SOURCE RECORDS –
+-------+

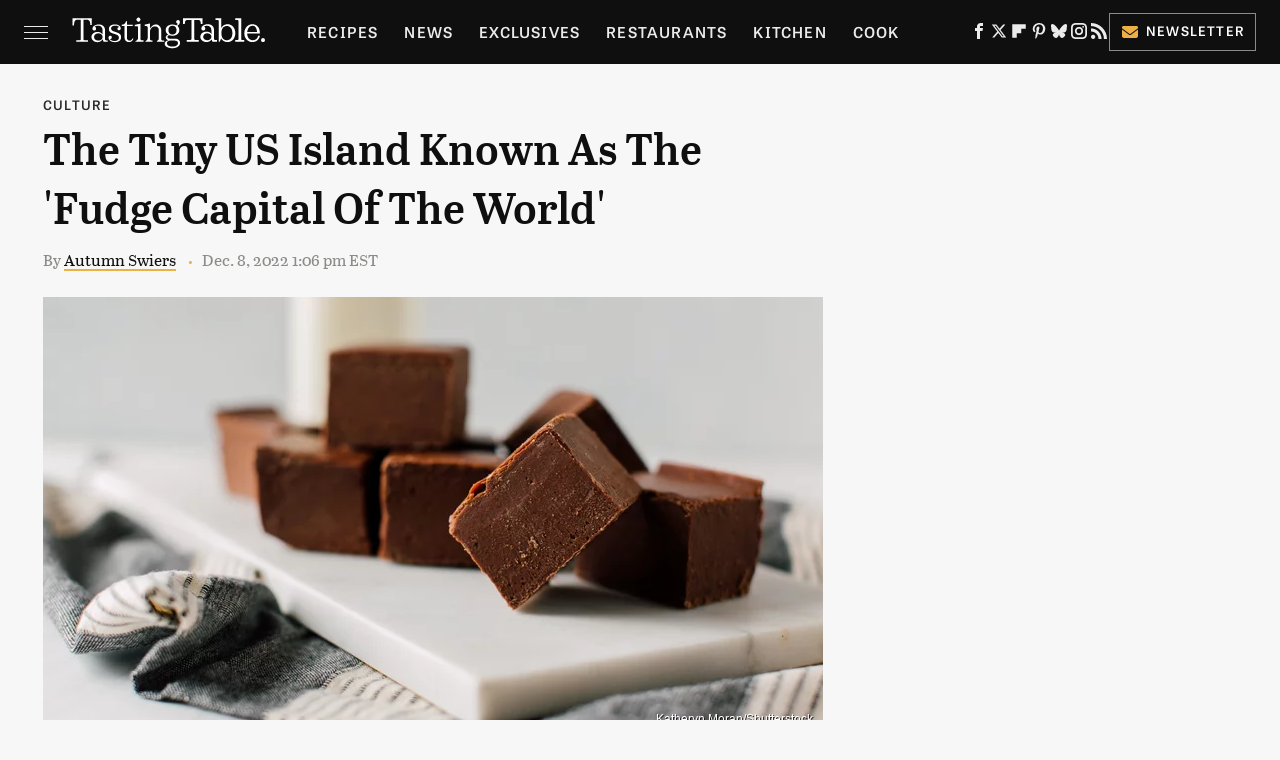

--- FILE ---
content_type: text/html
request_url: https://api.intentiq.com/profiles_engine/ProfilesEngineServlet?at=39&mi=10&dpi=936734067&pt=17&dpn=1&iiqidtype=2&iiqpcid=9963d8d9-c8e4-4b51-a797-747c1c1ddb65&iiqpciddate=1768966507800&pcid=614cc8b6-bda6-430e-9167-0e900b2be0b6&idtype=3&gdpr=0&japs=false&jaesc=0&jafc=0&jaensc=0&jsver=0.33&testGroup=A&source=pbjs&ABTestingConfigurationSource=group&abtg=A&vrref=https%3A%2F%2Fwww.tastingtable.com
body_size: 54
content:
{"abPercentage":97,"adt":1,"ct":2,"isOptedOut":false,"data":{"eids":[]},"dbsaved":"false","ls":true,"cttl":86400000,"abTestUuid":"g_dcfbb861-5b26-41f6-b1e8-cb2c0d62544a","tc":9,"sid":1761493891}

--- FILE ---
content_type: text/plain; charset=UTF-8
request_url: https://at.teads.tv/fpc?analytics_tag_id=PUB_17002&tfpvi=&gdpr_consent=&gdpr_status=22&gdpr_reason=220&ccpa_consent=&sv=prebid-v1
body_size: 56
content:
ZGY4YWM2NDMtM2FhOS00ZWZiLWI0M2UtMTdkZTMyYTQyNzgyIy05LTY=

--- FILE ---
content_type: text/plain
request_url: https://rtb.openx.net/openrtbb/prebidjs
body_size: -85
content:
{"id":"b44f4c9b-2fa6-4f0c-960e-add1875db9cd","nbr":0}

--- FILE ---
content_type: text/plain
request_url: https://rtb.openx.net/openrtbb/prebidjs
body_size: -227
content:
{"id":"46faf046-814f-4100-b7c0-d1f095aa0eac","nbr":0}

+-------+

DIRECTIONS FOR THIS TASK –
Go through the entries and filter for lines holding the word "text"; copy each match.

YOUR SOLUTION –
content_type: text/html
content_type: text/plain; charset=UTF-8
content_type: text/plain
content_type: text/plain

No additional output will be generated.